Georgia: IFC Helps Boost Access to Finance for Smaller Businesses and Women Entrepreneurs
International Finance Corporation (IFC), a member of the World Bank Group, announced today a long-term local currency loan of 100 million Georgian lari (about $35 million) to Bank of Georgia to help boost access to finance for smaller businesses and women entrepreneurs. The investment is supported by the Women Entrepreneurs Opportunity Facility, a pioneering global initiative by IFC and the Goldman Sachs Foundation to expand access to capital for women entrepreneurs.

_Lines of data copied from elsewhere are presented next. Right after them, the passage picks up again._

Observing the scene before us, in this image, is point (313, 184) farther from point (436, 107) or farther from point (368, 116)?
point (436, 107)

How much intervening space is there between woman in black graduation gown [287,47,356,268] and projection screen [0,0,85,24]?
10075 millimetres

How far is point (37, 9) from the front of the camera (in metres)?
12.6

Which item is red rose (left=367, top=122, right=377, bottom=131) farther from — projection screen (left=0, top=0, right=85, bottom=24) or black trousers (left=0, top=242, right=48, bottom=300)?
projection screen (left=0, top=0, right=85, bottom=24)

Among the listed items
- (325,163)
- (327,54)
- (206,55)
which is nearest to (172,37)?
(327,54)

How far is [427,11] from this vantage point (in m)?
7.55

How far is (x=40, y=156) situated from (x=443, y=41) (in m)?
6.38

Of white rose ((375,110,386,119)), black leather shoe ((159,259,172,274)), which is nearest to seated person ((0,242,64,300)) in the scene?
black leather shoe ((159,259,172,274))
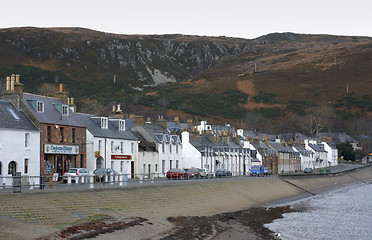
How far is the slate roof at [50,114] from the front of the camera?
57219 millimetres

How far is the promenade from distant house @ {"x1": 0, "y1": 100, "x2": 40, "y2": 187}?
10266 millimetres

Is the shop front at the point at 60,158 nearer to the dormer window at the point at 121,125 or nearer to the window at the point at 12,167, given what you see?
the window at the point at 12,167

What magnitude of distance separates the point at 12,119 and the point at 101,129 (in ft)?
55.1

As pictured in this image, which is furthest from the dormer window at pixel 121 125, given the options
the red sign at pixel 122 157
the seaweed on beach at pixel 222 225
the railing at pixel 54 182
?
the seaweed on beach at pixel 222 225

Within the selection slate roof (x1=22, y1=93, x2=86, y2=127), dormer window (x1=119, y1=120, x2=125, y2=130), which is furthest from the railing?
dormer window (x1=119, y1=120, x2=125, y2=130)

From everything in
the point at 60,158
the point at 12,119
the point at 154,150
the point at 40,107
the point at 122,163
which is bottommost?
the point at 122,163

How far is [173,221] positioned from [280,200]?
114 feet

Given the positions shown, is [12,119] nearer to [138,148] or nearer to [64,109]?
[64,109]

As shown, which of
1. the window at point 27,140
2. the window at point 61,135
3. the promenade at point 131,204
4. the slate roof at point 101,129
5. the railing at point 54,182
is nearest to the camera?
the promenade at point 131,204

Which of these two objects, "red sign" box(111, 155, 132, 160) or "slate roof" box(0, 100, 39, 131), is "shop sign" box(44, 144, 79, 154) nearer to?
"slate roof" box(0, 100, 39, 131)

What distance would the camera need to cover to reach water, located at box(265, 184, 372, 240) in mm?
44694

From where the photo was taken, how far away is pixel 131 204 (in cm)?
4553

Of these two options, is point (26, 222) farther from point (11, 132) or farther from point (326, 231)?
point (326, 231)

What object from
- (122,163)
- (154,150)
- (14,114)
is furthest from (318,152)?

Access to finance is the second most-cited problem for businesses in Georgia, according to the World Economic Forum’s Global Competitiveness Index 2017-2018. While small and medium enterprises (SMEs) make up the majority of Georgian businesses, they receive only about 20 percent of bank lending. IFC estimates the total finance gap for SMEs in Georgia at $2.1 billion, with demand from women-owned enterprises accounting for 43 percent of the gap, according to the 2017 MSME Finance Gap Report. IFC’s investment aims to address this by helping Bank of Georgia expand its crucial local currency lending to micro, small, and medium enterprises (MSMEs), with a quarter of the loan earmarked for women-owned businesses.